In 2006, then-Capitals General Manager George McPhee signed a defenseman by the name of John Erskine as a free agent. A former second-round pick by the Dallas Stars in 1998 (39th overall), Erskine was unknown to most Caps fans. He played 29-games in 2006-07 with the Caps, recording one goal and six assists, before spending four games with the Hershey Bears; recording two assists.
In 2007-08, Erskine saw a bigger role with the Capitals, as his former coach in Hershey, Bruce Boudreau, had just been promoted to interim head coach. He played 51-games, recording two goals and seven assists while playing on a third-pairing. His presence on the team was certainly felt, as his willingness to deliver big hits and stand up for teammates made him an instant fan favorite. Erskine’s physical, no-nonsense play was a welcome addition in the Caps’ lineup.
With the support of Boudreau, Erskine played 52-games in the ’08-09 campaign; putting up four assists. He continued to play an enforcer role for the team (he recorded 63 penalty minutes) while still being a reliable defender for the coaching staff to dress on most nights.
In the Capitals’ President’s Trophy-winning 2009-10 season, Erskine saw 50-games of action, posting one goal and five assists, while compiling 66 penalty minutes (PIM).

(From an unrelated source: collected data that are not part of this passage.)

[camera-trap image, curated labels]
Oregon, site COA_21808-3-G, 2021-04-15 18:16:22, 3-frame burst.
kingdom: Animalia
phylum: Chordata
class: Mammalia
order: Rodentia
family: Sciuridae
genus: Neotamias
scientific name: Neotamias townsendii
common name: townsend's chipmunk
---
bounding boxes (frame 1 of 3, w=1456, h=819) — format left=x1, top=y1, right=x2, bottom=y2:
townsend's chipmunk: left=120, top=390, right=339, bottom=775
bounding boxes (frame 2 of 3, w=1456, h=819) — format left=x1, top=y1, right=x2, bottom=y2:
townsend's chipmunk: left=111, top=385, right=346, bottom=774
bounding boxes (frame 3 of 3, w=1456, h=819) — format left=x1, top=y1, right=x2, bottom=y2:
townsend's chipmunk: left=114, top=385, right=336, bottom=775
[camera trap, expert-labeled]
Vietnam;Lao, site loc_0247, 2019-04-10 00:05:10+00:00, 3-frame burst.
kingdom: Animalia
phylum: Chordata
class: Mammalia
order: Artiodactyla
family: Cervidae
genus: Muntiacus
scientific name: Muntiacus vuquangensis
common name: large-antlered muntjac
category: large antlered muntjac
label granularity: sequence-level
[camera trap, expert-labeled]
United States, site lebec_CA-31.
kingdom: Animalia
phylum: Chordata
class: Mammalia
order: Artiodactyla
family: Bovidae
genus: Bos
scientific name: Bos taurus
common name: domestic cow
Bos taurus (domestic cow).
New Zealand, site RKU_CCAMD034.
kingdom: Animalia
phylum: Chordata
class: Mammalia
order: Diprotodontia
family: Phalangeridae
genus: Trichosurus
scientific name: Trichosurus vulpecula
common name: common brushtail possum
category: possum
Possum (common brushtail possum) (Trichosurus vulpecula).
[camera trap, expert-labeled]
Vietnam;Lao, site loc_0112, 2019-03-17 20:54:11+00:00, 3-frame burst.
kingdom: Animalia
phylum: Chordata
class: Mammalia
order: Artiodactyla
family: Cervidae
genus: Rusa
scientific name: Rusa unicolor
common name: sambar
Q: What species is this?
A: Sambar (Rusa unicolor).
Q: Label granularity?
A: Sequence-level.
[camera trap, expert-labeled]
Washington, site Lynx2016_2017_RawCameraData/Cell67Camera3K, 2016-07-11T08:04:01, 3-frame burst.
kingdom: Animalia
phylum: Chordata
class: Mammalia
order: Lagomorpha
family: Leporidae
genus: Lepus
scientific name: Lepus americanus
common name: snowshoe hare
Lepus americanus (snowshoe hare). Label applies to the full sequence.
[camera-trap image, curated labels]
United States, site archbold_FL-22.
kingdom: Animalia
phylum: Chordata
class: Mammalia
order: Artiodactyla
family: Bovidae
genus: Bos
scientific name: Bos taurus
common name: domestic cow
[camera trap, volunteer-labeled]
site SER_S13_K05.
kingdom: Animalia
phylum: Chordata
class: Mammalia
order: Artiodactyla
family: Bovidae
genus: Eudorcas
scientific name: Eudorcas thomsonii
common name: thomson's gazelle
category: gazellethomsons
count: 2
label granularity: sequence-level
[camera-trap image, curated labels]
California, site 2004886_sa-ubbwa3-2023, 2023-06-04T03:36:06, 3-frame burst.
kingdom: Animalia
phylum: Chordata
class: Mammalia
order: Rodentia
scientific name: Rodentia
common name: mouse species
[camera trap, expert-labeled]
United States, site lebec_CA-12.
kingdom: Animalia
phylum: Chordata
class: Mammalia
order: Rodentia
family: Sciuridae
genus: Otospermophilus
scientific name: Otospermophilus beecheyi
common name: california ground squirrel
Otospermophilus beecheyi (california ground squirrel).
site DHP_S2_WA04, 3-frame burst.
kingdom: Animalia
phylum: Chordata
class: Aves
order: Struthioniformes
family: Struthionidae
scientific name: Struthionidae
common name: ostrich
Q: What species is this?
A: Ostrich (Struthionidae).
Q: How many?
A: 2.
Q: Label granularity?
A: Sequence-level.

Despite the emergence of fellow left-handed d-man Karl Alzner as an effective player, Erskine’s place on the roster was never in doubt. The following season, “Big John” played a career-high 73-games; recording career-highs in goals and points with four and eleven, respectively. His role as the team’s tough guy was on display for the entirety of North America to see, as on January 1, 2011, Erskine engaged in fisticuffs with then-Pittsburgh Penguins forward Mike Rupp at the 2011 Winter Classic; as the event was streamed on NBC. For the record, Erskine won the fight!
The next year brought changes to Washington, as in late-November 2011, Boudreau was fired after a slow start to the season. He was replaced by Capitals’ great, Dale Hunter; a defensive-minded coach in his own right. Erskine’s playing time decreased, as he was a healthy scratch on several occasions; playing a total of just 28-games. For Erskine, Hunter’s presence meant limited action.
The following summer brought another head coach to town, this time in the form of Hunter’s former teammate, and Capitals’ great Adam Oates. While offensive-minded as a player, Oates wanted to implement a better all-around system that combined defensive responsibility in the Caps own zone and a high-speed offense. Erskine’s game action was again limited, as he played just two more games than the previous season. Despite this, he posted three goals and three assists, to go along with 34 penalty minutes. His commitment and efforts were rewarded with a two-year contract extension from Caps’ brass.
In 2013-14, even after a full year of Oates’ system, the Capitals struggled mightily during the season and missed the playoffs for the first time in seven years. “Big John” played just seven more games; putting up a goal and three assists. His most memorable moment from that season was a classic Erskine fight: the Capitals were hosting the Toronto Maple Leafs and then-rookie Tom Wilson had just been involved in a bout with defenseman Korbinian Holzer. Erskine, a seasoned veteran in the art of fisticuffs, then proceeded to drop the gloves with Toronto’s enforcer Colton Orr. The then-Toronto forward had little chance against Erskine; who delivered the finishing blow with a fist to the forehead of Orr. Wilson, having clearly enjoyed watching the bout, grinned with delight as he looked at the Verizon Center jumbotron.
That season, however, proved to be “Big John’s” last in the lineup; as he was forced to miss the 2014-15 season after recovering from both knee surgery during the summer, and a removed herniated disk in his neck. Erskine was able to skate, but he was not able to suit up for new coach Barry Trotz. Erskine attended practice after practice, watching his teammates prepare for games he desperately wanted to play in. At 35, Erskine’s playing days could very well be over. Although a report from CSN’s Chuck Gormley stated that retirement was preliminary, Erskine’s age and health may keep other teams away.
With the recent birth of his new son, Erskine’s playing career has been put on hold. But if/when he decides to return, given the aforementioned factors, Erskine may very well be done. But whatever happens, Erskine has given the Capitals nine unforgettable years of service. His physical presence was valuable to the team, particularly when they played rivals such as Philadelphia or Pittsburgh. Erskine could drop the gloves on a dime and usually won most of his fights. His fight with Orr will always stick out in my mind because it showed the value “Big John” brought night-in, night-out. It also proved he was still capable of getting his point across with his fists.
The Capitals career of Erskine was a nine-year stay that saw numerous fights, big hits, and a few black eyes. Capitals’ Nation will certainly miss John Erskine.